Non era esattamente questo l’inizio di stagione che i tifosi accorsi al “Tomaselli” si attendevano dalla Nissa di Ciccio Di Gaetano. E invece, nel secondo turno di Coppa Italia, partita secca ad eliminazione diretta, i padroni di casa sono inciampati perdendo 1-3 al cospetto dell’Igea Virtus. E lo hanno fatto con un avvio di gara decisamente al di sotto delle aspettative. Basti pensare che nei primi venti minuti di gioco i biancocudati hanno incassato tre gol. Al primo minuto è stato Shean Martinelli a battere il portiere di casa Butano grazie ad un prezioso assist di Khamlich.
La rete ad inizio match ha in qualche modo tarpato le ali ad una Nissa che, in questa primissima fase del match, non è riuscita a destarsi dal suo torpore. Di contro all’Igea Virtus è riuscito tutto tremendamente bene.E’ stato così che gli ospiti, con un uno – due devastante, hanno affondato i colpi portandosi addirittura sullo 0-3. Lo hanno fatto con carattere e personalità in virtù di due gol segnati in appena 120 secondi. Al 18’ è stato Harper a raddoppiare, dopo di che ha calato il clamoroso tris al “Tomaselli” Lino Faccetti. La Nissa, dopo un avvio balbettante, ha in qualche modo provato a riaprire il match al 38’ quando Terranova ha messo a segno la rete dell’1-3. Un gol che, in qualche modo, ha riacceso le speranze del tifosi di casa presente sugli spalti. La squadra del presidente Luca Giovannone, nella ripresa, ha cercato invano di segnare quel 2-3 che avrebbe potuto riaprire il match mettendoci generosità, volontà e maggior possesso palla. Ma alla fine il risultato non s’è discostato da quello del primo tempo decretando la vittoria finale dell’Igea Virtus.

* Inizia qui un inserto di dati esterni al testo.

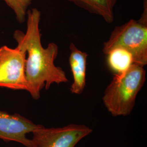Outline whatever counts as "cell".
I'll use <instances>...</instances> for the list:
<instances>
[{
  "instance_id": "2",
  "label": "cell",
  "mask_w": 147,
  "mask_h": 147,
  "mask_svg": "<svg viewBox=\"0 0 147 147\" xmlns=\"http://www.w3.org/2000/svg\"><path fill=\"white\" fill-rule=\"evenodd\" d=\"M146 79L144 67L135 63L125 72L114 74L102 96L104 105L112 116L125 117L131 114Z\"/></svg>"
},
{
  "instance_id": "1",
  "label": "cell",
  "mask_w": 147,
  "mask_h": 147,
  "mask_svg": "<svg viewBox=\"0 0 147 147\" xmlns=\"http://www.w3.org/2000/svg\"><path fill=\"white\" fill-rule=\"evenodd\" d=\"M26 16V31L24 33L16 30L13 37L17 46L26 51L27 92L33 99L38 100L44 87L48 90L52 84L67 83L69 80L63 69L55 64L58 55V45L50 42L46 48L42 47L39 28L40 11L33 8L27 11Z\"/></svg>"
},
{
  "instance_id": "6",
  "label": "cell",
  "mask_w": 147,
  "mask_h": 147,
  "mask_svg": "<svg viewBox=\"0 0 147 147\" xmlns=\"http://www.w3.org/2000/svg\"><path fill=\"white\" fill-rule=\"evenodd\" d=\"M42 126L18 113L10 114L0 111V139L5 142L13 141L31 147V140L27 137V134Z\"/></svg>"
},
{
  "instance_id": "5",
  "label": "cell",
  "mask_w": 147,
  "mask_h": 147,
  "mask_svg": "<svg viewBox=\"0 0 147 147\" xmlns=\"http://www.w3.org/2000/svg\"><path fill=\"white\" fill-rule=\"evenodd\" d=\"M88 126L71 124L59 127L42 125L32 132L31 147H75L92 132Z\"/></svg>"
},
{
  "instance_id": "7",
  "label": "cell",
  "mask_w": 147,
  "mask_h": 147,
  "mask_svg": "<svg viewBox=\"0 0 147 147\" xmlns=\"http://www.w3.org/2000/svg\"><path fill=\"white\" fill-rule=\"evenodd\" d=\"M69 63L73 74V82L70 88L74 94H81L86 84V69L88 54L79 50L76 45L70 43Z\"/></svg>"
},
{
  "instance_id": "10",
  "label": "cell",
  "mask_w": 147,
  "mask_h": 147,
  "mask_svg": "<svg viewBox=\"0 0 147 147\" xmlns=\"http://www.w3.org/2000/svg\"><path fill=\"white\" fill-rule=\"evenodd\" d=\"M9 7L14 11L17 20L22 23L26 19L28 7L32 0H3Z\"/></svg>"
},
{
  "instance_id": "4",
  "label": "cell",
  "mask_w": 147,
  "mask_h": 147,
  "mask_svg": "<svg viewBox=\"0 0 147 147\" xmlns=\"http://www.w3.org/2000/svg\"><path fill=\"white\" fill-rule=\"evenodd\" d=\"M26 58V51L22 47H0V87L27 91Z\"/></svg>"
},
{
  "instance_id": "9",
  "label": "cell",
  "mask_w": 147,
  "mask_h": 147,
  "mask_svg": "<svg viewBox=\"0 0 147 147\" xmlns=\"http://www.w3.org/2000/svg\"><path fill=\"white\" fill-rule=\"evenodd\" d=\"M106 56L107 65L114 74L125 72L134 63L131 54L121 47H116L111 50Z\"/></svg>"
},
{
  "instance_id": "8",
  "label": "cell",
  "mask_w": 147,
  "mask_h": 147,
  "mask_svg": "<svg viewBox=\"0 0 147 147\" xmlns=\"http://www.w3.org/2000/svg\"><path fill=\"white\" fill-rule=\"evenodd\" d=\"M88 11L100 16L108 24L114 21V8L117 0H67Z\"/></svg>"
},
{
  "instance_id": "3",
  "label": "cell",
  "mask_w": 147,
  "mask_h": 147,
  "mask_svg": "<svg viewBox=\"0 0 147 147\" xmlns=\"http://www.w3.org/2000/svg\"><path fill=\"white\" fill-rule=\"evenodd\" d=\"M121 47L130 53L134 63L144 67L147 64V21L131 19L117 26L103 45L105 55L111 50Z\"/></svg>"
}]
</instances>
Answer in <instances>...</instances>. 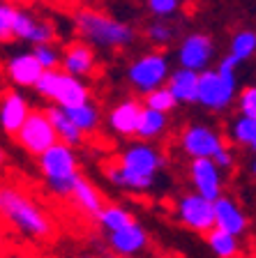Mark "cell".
Here are the masks:
<instances>
[{"mask_svg":"<svg viewBox=\"0 0 256 258\" xmlns=\"http://www.w3.org/2000/svg\"><path fill=\"white\" fill-rule=\"evenodd\" d=\"M164 157L150 143H132L120 155V161L109 168V180L125 191H148L155 184Z\"/></svg>","mask_w":256,"mask_h":258,"instance_id":"1","label":"cell"},{"mask_svg":"<svg viewBox=\"0 0 256 258\" xmlns=\"http://www.w3.org/2000/svg\"><path fill=\"white\" fill-rule=\"evenodd\" d=\"M0 217L19 233L35 240H44L54 233L51 217L39 208L37 201H32L26 191L16 187L0 184Z\"/></svg>","mask_w":256,"mask_h":258,"instance_id":"2","label":"cell"},{"mask_svg":"<svg viewBox=\"0 0 256 258\" xmlns=\"http://www.w3.org/2000/svg\"><path fill=\"white\" fill-rule=\"evenodd\" d=\"M238 60L233 55L219 60L217 70L198 72V92L196 102L210 111H224L235 99V70Z\"/></svg>","mask_w":256,"mask_h":258,"instance_id":"3","label":"cell"},{"mask_svg":"<svg viewBox=\"0 0 256 258\" xmlns=\"http://www.w3.org/2000/svg\"><path fill=\"white\" fill-rule=\"evenodd\" d=\"M37 159H39V171H42L48 189L58 194V196H70L72 189H74V182L81 175L79 159H76L72 145L56 141Z\"/></svg>","mask_w":256,"mask_h":258,"instance_id":"4","label":"cell"},{"mask_svg":"<svg viewBox=\"0 0 256 258\" xmlns=\"http://www.w3.org/2000/svg\"><path fill=\"white\" fill-rule=\"evenodd\" d=\"M74 23L81 37L85 42L95 44V46H104V48L127 46L136 37V32L129 26H125L120 21H113L111 16L95 10H79L74 16Z\"/></svg>","mask_w":256,"mask_h":258,"instance_id":"5","label":"cell"},{"mask_svg":"<svg viewBox=\"0 0 256 258\" xmlns=\"http://www.w3.org/2000/svg\"><path fill=\"white\" fill-rule=\"evenodd\" d=\"M32 88L44 99H51V102H56L63 108H72V106H79V104L90 102V90H88V86L83 81L58 70V67L56 70H44Z\"/></svg>","mask_w":256,"mask_h":258,"instance_id":"6","label":"cell"},{"mask_svg":"<svg viewBox=\"0 0 256 258\" xmlns=\"http://www.w3.org/2000/svg\"><path fill=\"white\" fill-rule=\"evenodd\" d=\"M127 79L139 92H150L155 88L164 86L166 79H169V60L164 53H157V51H150L143 53L139 60H134L127 70Z\"/></svg>","mask_w":256,"mask_h":258,"instance_id":"7","label":"cell"},{"mask_svg":"<svg viewBox=\"0 0 256 258\" xmlns=\"http://www.w3.org/2000/svg\"><path fill=\"white\" fill-rule=\"evenodd\" d=\"M14 136H16V141H19V145H23V148L35 157H39L46 148H51V145L58 141L56 129H54V124H51V120H48L46 111H30L26 122L21 124V129H19Z\"/></svg>","mask_w":256,"mask_h":258,"instance_id":"8","label":"cell"},{"mask_svg":"<svg viewBox=\"0 0 256 258\" xmlns=\"http://www.w3.org/2000/svg\"><path fill=\"white\" fill-rule=\"evenodd\" d=\"M176 215L178 221L182 226H187L194 233H206L215 228V205L210 199L201 196V194L192 191L185 194L176 205Z\"/></svg>","mask_w":256,"mask_h":258,"instance_id":"9","label":"cell"},{"mask_svg":"<svg viewBox=\"0 0 256 258\" xmlns=\"http://www.w3.org/2000/svg\"><path fill=\"white\" fill-rule=\"evenodd\" d=\"M180 145L192 159H198V157L213 159L224 148V141L208 124H189L180 134Z\"/></svg>","mask_w":256,"mask_h":258,"instance_id":"10","label":"cell"},{"mask_svg":"<svg viewBox=\"0 0 256 258\" xmlns=\"http://www.w3.org/2000/svg\"><path fill=\"white\" fill-rule=\"evenodd\" d=\"M189 180H192L196 194L215 201L222 196V168L208 157H198L189 164Z\"/></svg>","mask_w":256,"mask_h":258,"instance_id":"11","label":"cell"},{"mask_svg":"<svg viewBox=\"0 0 256 258\" xmlns=\"http://www.w3.org/2000/svg\"><path fill=\"white\" fill-rule=\"evenodd\" d=\"M12 37L30 44H48L56 39V28L44 19H37L35 14L26 10H16L14 26H12Z\"/></svg>","mask_w":256,"mask_h":258,"instance_id":"12","label":"cell"},{"mask_svg":"<svg viewBox=\"0 0 256 258\" xmlns=\"http://www.w3.org/2000/svg\"><path fill=\"white\" fill-rule=\"evenodd\" d=\"M213 42L206 35H189V37L182 39L180 48H178V60H180V67L192 72H203L208 70L210 60H213Z\"/></svg>","mask_w":256,"mask_h":258,"instance_id":"13","label":"cell"},{"mask_svg":"<svg viewBox=\"0 0 256 258\" xmlns=\"http://www.w3.org/2000/svg\"><path fill=\"white\" fill-rule=\"evenodd\" d=\"M107 240H109V247L118 256H136V253H141L148 247V233L136 221L123 226V228H116V231H109Z\"/></svg>","mask_w":256,"mask_h":258,"instance_id":"14","label":"cell"},{"mask_svg":"<svg viewBox=\"0 0 256 258\" xmlns=\"http://www.w3.org/2000/svg\"><path fill=\"white\" fill-rule=\"evenodd\" d=\"M213 205H215V228H222V231L238 237L247 231V217L233 199L219 196V199L213 201Z\"/></svg>","mask_w":256,"mask_h":258,"instance_id":"15","label":"cell"},{"mask_svg":"<svg viewBox=\"0 0 256 258\" xmlns=\"http://www.w3.org/2000/svg\"><path fill=\"white\" fill-rule=\"evenodd\" d=\"M60 64H63V72L76 76H88L95 70V53L92 48L85 42H74L65 48V53H60Z\"/></svg>","mask_w":256,"mask_h":258,"instance_id":"16","label":"cell"},{"mask_svg":"<svg viewBox=\"0 0 256 258\" xmlns=\"http://www.w3.org/2000/svg\"><path fill=\"white\" fill-rule=\"evenodd\" d=\"M28 113H30V106H28L26 97L19 95V92H10L0 102V127L5 129L7 134L14 136L21 129V124L26 122Z\"/></svg>","mask_w":256,"mask_h":258,"instance_id":"17","label":"cell"},{"mask_svg":"<svg viewBox=\"0 0 256 258\" xmlns=\"http://www.w3.org/2000/svg\"><path fill=\"white\" fill-rule=\"evenodd\" d=\"M141 108H143V104H139L136 99H125V102L116 104L109 113L111 129L120 136H134L136 134V124H139Z\"/></svg>","mask_w":256,"mask_h":258,"instance_id":"18","label":"cell"},{"mask_svg":"<svg viewBox=\"0 0 256 258\" xmlns=\"http://www.w3.org/2000/svg\"><path fill=\"white\" fill-rule=\"evenodd\" d=\"M42 72H44L42 64H39L37 58L32 55V51L30 53L12 55L10 62H7V74H10V79L14 81L16 86H21V88H32Z\"/></svg>","mask_w":256,"mask_h":258,"instance_id":"19","label":"cell"},{"mask_svg":"<svg viewBox=\"0 0 256 258\" xmlns=\"http://www.w3.org/2000/svg\"><path fill=\"white\" fill-rule=\"evenodd\" d=\"M169 83L166 88L171 90V95L176 97V102H182V104H192L196 102V92H198V72H192V70H176L173 74H169Z\"/></svg>","mask_w":256,"mask_h":258,"instance_id":"20","label":"cell"},{"mask_svg":"<svg viewBox=\"0 0 256 258\" xmlns=\"http://www.w3.org/2000/svg\"><path fill=\"white\" fill-rule=\"evenodd\" d=\"M44 111H46L48 120H51V124H54L56 136H58L60 143H67V145H72V148H76V145L83 143L85 134L72 122L70 115L65 113V108H60L58 104H56V106H48V108H44Z\"/></svg>","mask_w":256,"mask_h":258,"instance_id":"21","label":"cell"},{"mask_svg":"<svg viewBox=\"0 0 256 258\" xmlns=\"http://www.w3.org/2000/svg\"><path fill=\"white\" fill-rule=\"evenodd\" d=\"M70 196H72V201H74L76 208H79L83 215H88V217H97L99 215V210L104 208L99 191H97V189L92 187L83 175H79V180L74 182V189H72Z\"/></svg>","mask_w":256,"mask_h":258,"instance_id":"22","label":"cell"},{"mask_svg":"<svg viewBox=\"0 0 256 258\" xmlns=\"http://www.w3.org/2000/svg\"><path fill=\"white\" fill-rule=\"evenodd\" d=\"M166 122H169V120H166V113L143 106L141 108V115H139V124H136V134L134 136H139V139H143V141H152L164 134Z\"/></svg>","mask_w":256,"mask_h":258,"instance_id":"23","label":"cell"},{"mask_svg":"<svg viewBox=\"0 0 256 258\" xmlns=\"http://www.w3.org/2000/svg\"><path fill=\"white\" fill-rule=\"evenodd\" d=\"M206 240H208V247L213 249V253L217 258H238L240 256L238 235H231V233L222 231V228H213V231L206 233Z\"/></svg>","mask_w":256,"mask_h":258,"instance_id":"24","label":"cell"},{"mask_svg":"<svg viewBox=\"0 0 256 258\" xmlns=\"http://www.w3.org/2000/svg\"><path fill=\"white\" fill-rule=\"evenodd\" d=\"M65 113L70 115V120L83 132V134H92V132H97V127H99V111H97V106H92L90 102L79 104V106H72V108H65Z\"/></svg>","mask_w":256,"mask_h":258,"instance_id":"25","label":"cell"},{"mask_svg":"<svg viewBox=\"0 0 256 258\" xmlns=\"http://www.w3.org/2000/svg\"><path fill=\"white\" fill-rule=\"evenodd\" d=\"M231 139L238 145H245L251 152H256V118L238 115L231 122Z\"/></svg>","mask_w":256,"mask_h":258,"instance_id":"26","label":"cell"},{"mask_svg":"<svg viewBox=\"0 0 256 258\" xmlns=\"http://www.w3.org/2000/svg\"><path fill=\"white\" fill-rule=\"evenodd\" d=\"M95 219L99 221V226L109 233V231H116V228H123V226L132 224L134 217L129 215L125 208H120V205H104Z\"/></svg>","mask_w":256,"mask_h":258,"instance_id":"27","label":"cell"},{"mask_svg":"<svg viewBox=\"0 0 256 258\" xmlns=\"http://www.w3.org/2000/svg\"><path fill=\"white\" fill-rule=\"evenodd\" d=\"M256 53V32L251 30H242L238 32L233 37V42H231V53L238 62H242V60L251 58V55Z\"/></svg>","mask_w":256,"mask_h":258,"instance_id":"28","label":"cell"},{"mask_svg":"<svg viewBox=\"0 0 256 258\" xmlns=\"http://www.w3.org/2000/svg\"><path fill=\"white\" fill-rule=\"evenodd\" d=\"M176 97L171 95V90L166 86H160L155 88V90H150L145 92V104L143 106L148 108H155V111H162V113H169L176 108Z\"/></svg>","mask_w":256,"mask_h":258,"instance_id":"29","label":"cell"},{"mask_svg":"<svg viewBox=\"0 0 256 258\" xmlns=\"http://www.w3.org/2000/svg\"><path fill=\"white\" fill-rule=\"evenodd\" d=\"M32 55H35L37 62L42 64V70H56V67L60 64V53H58V48L51 46V42L48 44H35Z\"/></svg>","mask_w":256,"mask_h":258,"instance_id":"30","label":"cell"},{"mask_svg":"<svg viewBox=\"0 0 256 258\" xmlns=\"http://www.w3.org/2000/svg\"><path fill=\"white\" fill-rule=\"evenodd\" d=\"M14 16H16V7L7 5L5 0L0 3V42L12 37V26H14Z\"/></svg>","mask_w":256,"mask_h":258,"instance_id":"31","label":"cell"},{"mask_svg":"<svg viewBox=\"0 0 256 258\" xmlns=\"http://www.w3.org/2000/svg\"><path fill=\"white\" fill-rule=\"evenodd\" d=\"M238 108H240V115L247 118H256V86H249L238 95Z\"/></svg>","mask_w":256,"mask_h":258,"instance_id":"32","label":"cell"},{"mask_svg":"<svg viewBox=\"0 0 256 258\" xmlns=\"http://www.w3.org/2000/svg\"><path fill=\"white\" fill-rule=\"evenodd\" d=\"M148 39L155 44H171V39H173V28L166 26V23H152V26L148 28Z\"/></svg>","mask_w":256,"mask_h":258,"instance_id":"33","label":"cell"},{"mask_svg":"<svg viewBox=\"0 0 256 258\" xmlns=\"http://www.w3.org/2000/svg\"><path fill=\"white\" fill-rule=\"evenodd\" d=\"M148 7L155 16H171L178 12L180 3L178 0H148Z\"/></svg>","mask_w":256,"mask_h":258,"instance_id":"34","label":"cell"},{"mask_svg":"<svg viewBox=\"0 0 256 258\" xmlns=\"http://www.w3.org/2000/svg\"><path fill=\"white\" fill-rule=\"evenodd\" d=\"M213 161L217 164L219 168H231V166H233V155H231V150L224 145V148H222V150L213 157Z\"/></svg>","mask_w":256,"mask_h":258,"instance_id":"35","label":"cell"},{"mask_svg":"<svg viewBox=\"0 0 256 258\" xmlns=\"http://www.w3.org/2000/svg\"><path fill=\"white\" fill-rule=\"evenodd\" d=\"M7 256V249H5V240H3V235H0V258Z\"/></svg>","mask_w":256,"mask_h":258,"instance_id":"36","label":"cell"},{"mask_svg":"<svg viewBox=\"0 0 256 258\" xmlns=\"http://www.w3.org/2000/svg\"><path fill=\"white\" fill-rule=\"evenodd\" d=\"M5 258H30V256H23V253H12V256H5Z\"/></svg>","mask_w":256,"mask_h":258,"instance_id":"37","label":"cell"},{"mask_svg":"<svg viewBox=\"0 0 256 258\" xmlns=\"http://www.w3.org/2000/svg\"><path fill=\"white\" fill-rule=\"evenodd\" d=\"M16 3H21V5H30V3H35V0H16Z\"/></svg>","mask_w":256,"mask_h":258,"instance_id":"38","label":"cell"},{"mask_svg":"<svg viewBox=\"0 0 256 258\" xmlns=\"http://www.w3.org/2000/svg\"><path fill=\"white\" fill-rule=\"evenodd\" d=\"M3 161H5V152L0 150V164H3Z\"/></svg>","mask_w":256,"mask_h":258,"instance_id":"39","label":"cell"},{"mask_svg":"<svg viewBox=\"0 0 256 258\" xmlns=\"http://www.w3.org/2000/svg\"><path fill=\"white\" fill-rule=\"evenodd\" d=\"M251 171H254V175H256V159H254V164H251Z\"/></svg>","mask_w":256,"mask_h":258,"instance_id":"40","label":"cell"},{"mask_svg":"<svg viewBox=\"0 0 256 258\" xmlns=\"http://www.w3.org/2000/svg\"><path fill=\"white\" fill-rule=\"evenodd\" d=\"M83 258H99V256H92V253H85Z\"/></svg>","mask_w":256,"mask_h":258,"instance_id":"41","label":"cell"},{"mask_svg":"<svg viewBox=\"0 0 256 258\" xmlns=\"http://www.w3.org/2000/svg\"><path fill=\"white\" fill-rule=\"evenodd\" d=\"M0 3H3V0H0Z\"/></svg>","mask_w":256,"mask_h":258,"instance_id":"42","label":"cell"}]
</instances>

Qualcuno potrebbe anche dire che è ancora calcio d’agosto e che, già per la prima di campionato, la musica sarà ben diversa. Certamente l’Igea Virtus ha verticalizzato di più ed ha affondato i colpi al momento giusto; la Nissa, dopo un avvio da incubo, ha espresso un maggior possesso palla che, tuttavia, non è risultato proficuo ai fini del risultato; certamente in casa biancoscudata c’è ancora da lavorare soprattutto sugli assetti della difesa che ieri è apparsa incerta in occasione dei tre gol presi. Alla fine, a superare il turno è stata l’Igea Virtus che, in campo, oltre ad esprimere una condizione migliore, ha saputo tradurre i momenti giusti in gol per colpire una Nissa che al “Tomaselli” s’è vista solo a tratti e comunque non con quella continuità necessaria per riuscire a recuperare una partita compromessa dopo appena 20 minuti di gioco. Una Nissa che, comunque, al di là della sconfitta rimediata, è chiamata ora ad archiviare prima possibile questo stop in Coppa Italia per ripartire in vista della prima di campionato in programma domenica prossima al “Tomaselli” contro la Vigor Lamezia.